Sculpture, National Art School
By Bineeta Saha
What came first, the egg or the orgasm? At the National Art School graduate show, sculpture artists Sarah Parker, Eleni Ioakimidis and Mia McCall engage the body of the viewer in a manner that is at once anxious, erotic and deliriously playful. These artists’ works inhabit the very precipice of sensation, reworking the no-touch space of the gallery into one of erotic encounter: the viewer’s hand may not approach, yet the work compels their body to imagine what it cannot hold. Here, the real content of the works exists only hypothetically—impossible to touch, yet absolutely, deliciously felt in the mind.

Sarah Parker, Sharp Objects, steel, wool, resin, 57 x 35 x 35 cm, National Art School, Sydney, https://gradshow25.nas.edu.au/collections/sarah-parker/products/sharp-objects. Photo: Courtesy of the National Art School.
It’s Parker’s Sharp Objects (2025) that beckons me first. A knife and a vibrator lie side by side, sheathed in soft crochet-a pair of old lovers, or maybe a pesky lingering hook-up. The knife, banded red and white, still seems capable of slicing; the vibrator, blue-grey, hints at ecstatic tremors a hopeful on-button away. But it’s the wool that cocoons them that gets me: a swaddling comfort that doubles as camouflage, clothing the objects in a cosy banality. Tension lies in this mismatch between what the objects are and what they cannot do, their thwarted potential prompting the body to imagine activation anyway.

Eleni Ioakimidis, Rest Assured, foam, fabric, found chair, 120 x 40 cm, National Art School, Sydney, https://gradshow25.nas.edu.au/collections/sculpture/products/rest-assured. Photo: Courtesy of the National Art School.
Ioakimidis’ sculpture Rest Assured (2025) also trades in tension, assuring anything but rest. Ioakimidis wrangles the domestic and wrings it taut. The work is a chair upholstered in pink velvet and embossed with a pattern of frivolous roses. Peculiarly, the seat cushion protrudes like a wagging tongue or an expectant erection. I want to sit; I can’t figure out how. Exquisitely tactile, the chair teases the viewer with its perverse unusability, forcing the viewer to stand awkwardly before it. Like Sharp Objects (2025), Rest Assured (2025) becomes a study in interrupted function. Parker and Ioakimidis both eroticise the readymade tradition, but where the frisson of Parker’s objects lie in their erotic potentiality, Ioakimidis’s chair is undone by its own premature stiffness—a domestic object stalled mid-gesture.

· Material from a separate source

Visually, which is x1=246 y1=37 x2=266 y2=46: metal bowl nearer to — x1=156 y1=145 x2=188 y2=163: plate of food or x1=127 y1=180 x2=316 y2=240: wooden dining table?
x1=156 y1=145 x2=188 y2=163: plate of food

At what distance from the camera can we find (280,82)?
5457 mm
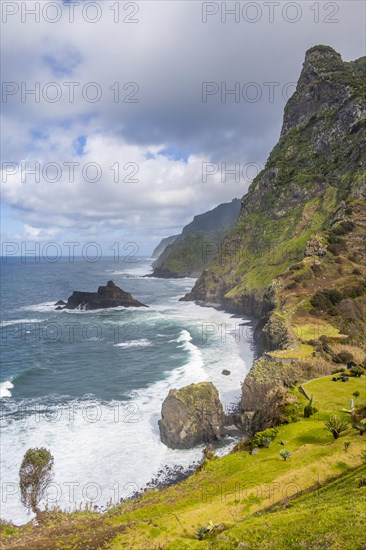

Mia McCall, Futile Devotion, boiled egg, 69 nails, VHS tape, metal, 20 x 22 x 14 cm, National Art School, Sydney, https://gradshow25.nas.edu.au/collections/mia-mccall/products/futile-devotion. Photo: Courtesy of the National Art School.
If Ioakimidis and Parker tease the viewer, McCall makes them wince. Futile Devotion (2025) comprises a hard-boiled egg atop a nail-studded VHS tape. The work brings to mind the classic bed-of-nails trick: a body can recline safely on many nails because the pressure distributes across many points. Here, the fleshy egg stands in for that body—its fragility heightening the risk, even if nothing gets punctured. McCall’s choice of sixty-nine nails (but of course) injects a slight humour that destabilises the work’s ascetic severity, tipping it into erotic farce. Step on one nail or a thousand-either way, the mind summons images of ritualised endurance and masochistic practices of submission. Does the egg have a safe word?
All of these works are NFS. These artists are protective of the sensual, precarious experiences they have created. NAS students-in the sculpture department, at least-are leaning unapologetically into the corporeal, building intense frameworks of pleasure, denial and longing. The carnality of the sculptures activates an almost reflexive bodily projection-we can’t help but animate ourselves within them, transpose where our limbs would go, how we might use them, touch them, feel them hurt. Tap that on-button, perch on a taut tongue, brace against a bed of nails. The gallery is a no-touch arena, but the imagination is a willing accomplice.
Bineeta Saha is a Sydney/Eora-based art and food writer and an Arts and Social Work student.